Web requests for PowerOutage.US during the 2021 Texas Power Crisis. The chart shows 63 million web requests within seven days with a peak of 1.12 million in a single hour. (Jason Robinson)

One of the pluses of the website, Robinson noted, was that the site eases the load from the website of utility companies, which can get bogged down during major events.

"The utilities' websites wind up going down, having trouble loading just because of the sheer amount of load that they're getting, and their focus is on restoring power," Robinson said.

PowerOutage.US, Robinson added, provides a place for web traffic originally destined for an electric company's website to split off to, easing what can sometimes be a crushing load.

The most recent large-scale event PowerOutage.US had tracked at the time of the interview was the 2021 Texas Power Crisis which saw around 4.4 million customers without power after a series of winter storms swept through the state during mid-February.

According to data compiled, officials in Texas blamed 246 fatalities on that brutal stretch of winter weather and said, "the majority of verified deaths were associated with hypothermia." AccuWeather estimated the economic toll of that weather event could be as much as $155 billion across Texas and several other states.

A snapshot of power outages across the central U.S. during the February outages. (Jason Robinson)

While the storms had been forecast to hit the state and cause power outages, a combination of inadequately winterized natural gas equipment along with the state's isolated power grid contributed to the widespread loss of power as well as the time span over which power remained down.

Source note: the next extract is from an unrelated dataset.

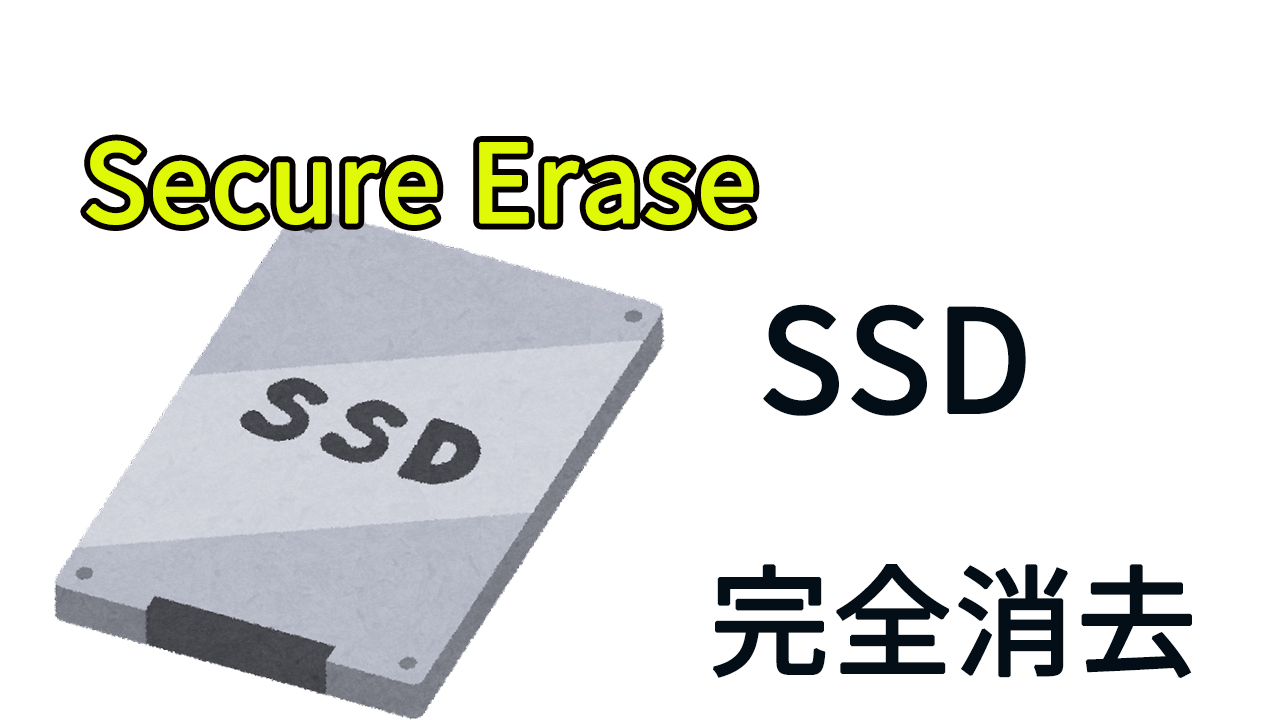 Secure Erase

SSD

SSD

完全消去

The event also brought the largest number of visitors to PowerOutage.US as many across the nation looked to keep a pulse on the situation.

"We had so many people reaching out from news agencies, from companies, individual people, I got thousands and thousands of emails," Robinson said. "It was crazy. I'm still working on the data requests for that event to this day."

Aside from some contractors he hired to help with some coding, Robinson has run PowerOutage.US on his own for the past four years, though noted he's looking into expanding the website.

In addition to responding to data requests from the Texas event, Robinson noted he was currently working on expanding the site to cover the United Kingdom and add power outage alerts.